• **Passage**:
** START **

WELL TESTING
What is a Well Test?
A Well Test is a flow experiment carried out in a reservoir. Normally fluids are produced from a well, although sometimes water can be injected, at measured rates. The flow of these fluids induces a pressure transient that probes a region of the reservoir proportional to the duration of the test. The pressure transient induced during the flow period continues to travel into the reservoir even after the well is shut in. Once the flow ends, a second pressure transient is induced that also probes the reservoir. The concept of deconvolution benefits from this feature. The pressure transient is affected by multiple reservoir attributes as well as by properties of the fluid present within the pore space.
Customarily, when producing hydrocarbons during a well test, the hydrocarbons are flared. In many environmentally friendly countries, this practice is no longer allowed. Produced fluids must be stored and transported to a production facility. This presents a problem in offshore and remote locations. But engineering ingenuity is helping to overcome this inconvenience.
The measured production or injection rates and the recorded pressure, usually monitored with downhole gauges, are then analyzed to obtain information from the reservoir, the wellbore completion, and the quality of hydrocarbons present in the reservoir. The gauges used to record pressure also record temperature. Traditionally, temperature has not been used in analyzing a well test, even though the downhole temperature also provides information on the reservoir. Recently, there has been an effort to incorporate downhole temperature into the interpretation of well tests. See, for example, SPE-163437, SPE-163727, SPE-166120, and SPE-168995. To the best of my knowledge, this is not an approach that has received widespread use yet.
Why test a well?
A well test provides information not available from static measurements. A test is carried out to gather information to mitigate risks in:
Geology
Enhancing confidence in geologic interpretation as well as reserves estimates
Engineering
It is a direct measure of the actual and potential productivity of a well
Incorporates proven methods to capture reservoir-representative, uncontaminated fluid samples for PVT and Flow Assurance analyses
Identification of potential production problems such as sand production, fines migration, presence of asphaltenes or paraffin, and possibility of water/gas coning
When to test a well?
A well can be tested during the entire life cycle of a field. The reasons for carrying out a well test differ, depending on whether it is an exploration, early appraisal to development, or production well. Without attempting to define fixed brackets, one can state the following
Exploration: A test is normally carried out to estimate a minimum connected reservoir volume, reservoir deliverability, as well as reservoir and fluid properties.
Appraisal to Early Field Development: In this instance, the emphasis is on reservoir description.
Production: In the late stage of a field, the emphasis shifts to reservoir management.
Well Test Objectives
Given the complexity of a well test, it is imperative to follow a methodical approach. If followed, a logical progression leads to the successful completion of a well test. Objectives must be clearly and completely defined. All stakeholders must agree on those objectives before any design work and equipment allocation begins. Any subsequent proposal to modify the agreed-upon objectives must be documented and circulated to each stakeholder.

** END **

• **Stated exercise A**:
Render this sentence from the well testing passage in Spanish: "A well test provides information not available from static measurements."
• **Stated exercise B**:
From the well testing passage, extract the text between "A Well Test is" and "the pore space.", inclusive.

• **Given information**:
** START **

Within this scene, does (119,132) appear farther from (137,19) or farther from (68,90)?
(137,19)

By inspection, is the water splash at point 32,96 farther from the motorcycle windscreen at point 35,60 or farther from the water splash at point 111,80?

** END **

• **Written response A**:
Una prueba de pozo proporciona información que no está disponible a partir de mediciones estáticas.

• **Written response B**:
A Well Test is a flow experiment carried out in a reservoir. Normally fluids are produced from a well, although sometimes water can be injected, at measured rates. The flow of these fluids induces a pressure transient that probes a region of the reservoir proportional to the duration of the test. The pressure transient induced during the flow period continues to travel into the reservoir even after the well is shut in. Once the flow ends, a second pressure transient is induced that also probes the reservoir. The concept of deconvolution benefits from this feature. The pressure transient is affected by multiple reservoir attributes as well as by properties of the fluid present within the pore space.